"...the visible world seems formed in love, the invisible spheres were formed in fright." - H. Melville 1819-1891
REVIEW: I like the villain in this. The Judge is a vigilante who doesn't act as his own executioner, but rather hires killers just out of prison to do his dirty work for him. And it's not so much about putting hits out on people as it is amputating some part of their bodies so they can think about what they've done before they bleed out and get thrown to the pigs. And if the Judge hadn't also needed to send the offending body parts to the victims' widows, Bletch would never have roped Frank into the case and he would never have been caught. But that the Judge knows what the Millennium Group is, and actively WANTS a worthy adversary, means he could have become the Joker to Frank's Batman, or Moriarty to his Holmes. One finds and stops killers, the other recruits them. There's a good bipolarity to it. Alas, the Judge's hubris makes him trust the wrong man, and his latest recruit kills him. It's a bit of an anti-climax, because we never see it or suspect it until we're told it happened, and if there's ambiguity in Bardale's confession, and the hope that the Judge escaped to fight another day, they are dashed when his body is found in the episode's final shot.
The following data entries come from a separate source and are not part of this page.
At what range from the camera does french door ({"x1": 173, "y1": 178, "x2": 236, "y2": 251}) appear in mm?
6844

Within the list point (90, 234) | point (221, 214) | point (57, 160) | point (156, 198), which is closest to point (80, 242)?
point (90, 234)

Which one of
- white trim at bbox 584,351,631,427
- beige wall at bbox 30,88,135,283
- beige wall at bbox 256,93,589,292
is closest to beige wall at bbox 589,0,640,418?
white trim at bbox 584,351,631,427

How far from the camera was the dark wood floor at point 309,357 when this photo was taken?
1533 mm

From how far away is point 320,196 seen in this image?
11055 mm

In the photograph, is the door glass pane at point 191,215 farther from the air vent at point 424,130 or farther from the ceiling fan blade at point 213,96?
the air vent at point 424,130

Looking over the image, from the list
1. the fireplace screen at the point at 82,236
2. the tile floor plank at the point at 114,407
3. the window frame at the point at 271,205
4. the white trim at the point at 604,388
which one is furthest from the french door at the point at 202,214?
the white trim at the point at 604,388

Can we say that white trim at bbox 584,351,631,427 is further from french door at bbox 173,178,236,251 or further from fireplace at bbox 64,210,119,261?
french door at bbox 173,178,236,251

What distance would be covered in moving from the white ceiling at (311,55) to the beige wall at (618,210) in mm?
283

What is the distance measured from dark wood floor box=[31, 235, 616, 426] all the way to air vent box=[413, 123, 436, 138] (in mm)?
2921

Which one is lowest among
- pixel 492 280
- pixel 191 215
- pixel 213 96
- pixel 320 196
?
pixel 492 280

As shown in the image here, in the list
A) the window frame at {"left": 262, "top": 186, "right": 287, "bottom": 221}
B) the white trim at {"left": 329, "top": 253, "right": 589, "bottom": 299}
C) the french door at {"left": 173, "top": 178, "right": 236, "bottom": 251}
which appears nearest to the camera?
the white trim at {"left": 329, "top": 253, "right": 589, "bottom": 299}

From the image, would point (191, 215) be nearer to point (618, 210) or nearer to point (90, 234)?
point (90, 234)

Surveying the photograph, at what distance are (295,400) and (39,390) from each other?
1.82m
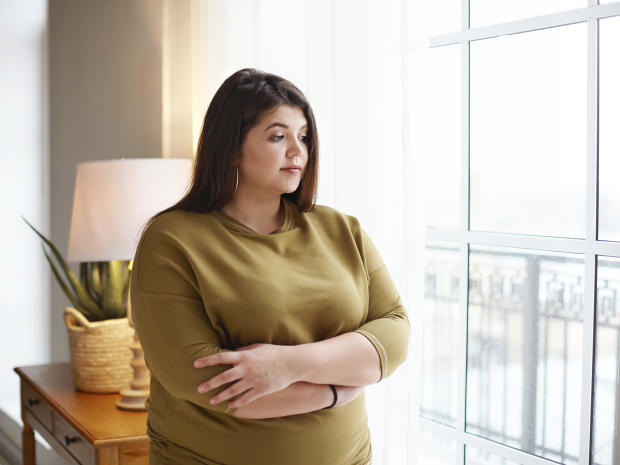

If the Judge was worthy of Frank's attention, I'm afraid Ted Mann's script wasn't worthy of the Judge. It hangs way to much on lucky coincidence to advance its plot. Mann has trouble getting Catherine into the story, so he has her deliver a crucial clue she got from office gossip? Come on. The latest victim and his killer, just killed by the Judge for being incompetent, are put on adjoining slabs in the morgue so Frank can draw a connection between them, another lucky break that's completely mishandled visually to boot - Frank looks at blood under the killer's fingernails, so we know WHAT the connection is, but then doesn't tell Bletch the nature of the connection so that the cops keep thinking he's a lunatic?! Come ON. And lucky breaks keep happening. Frank and Bletch visit all the bars ex-convicts are known to frequent, and Bardale walks into their "last chance". The Judge admits to everything to Frank in a police interrogation room, but no cops were listening in. Even the nature of the Judge's immunity to prosecution is vague to the point of convenience. Annoying.
Still, there are some cool things in the episode. CCH Pounder shows up as a recurring Millennium Group forensics expert (wooo!). The murders are creepy, especially the first one where the camera keeps suggesting a guy will be killed because the way he eats coleslaw is disgusting. The bowling ball as a murder weapon. The Judge's speeches and his attempt to hire Frank, seeing in him the same thirst for justice, even if they don't define it the same way.
REWATCHABILITY: Medium - An intriguing villain is somewhat wasted in a lazy script where things happen because they have to.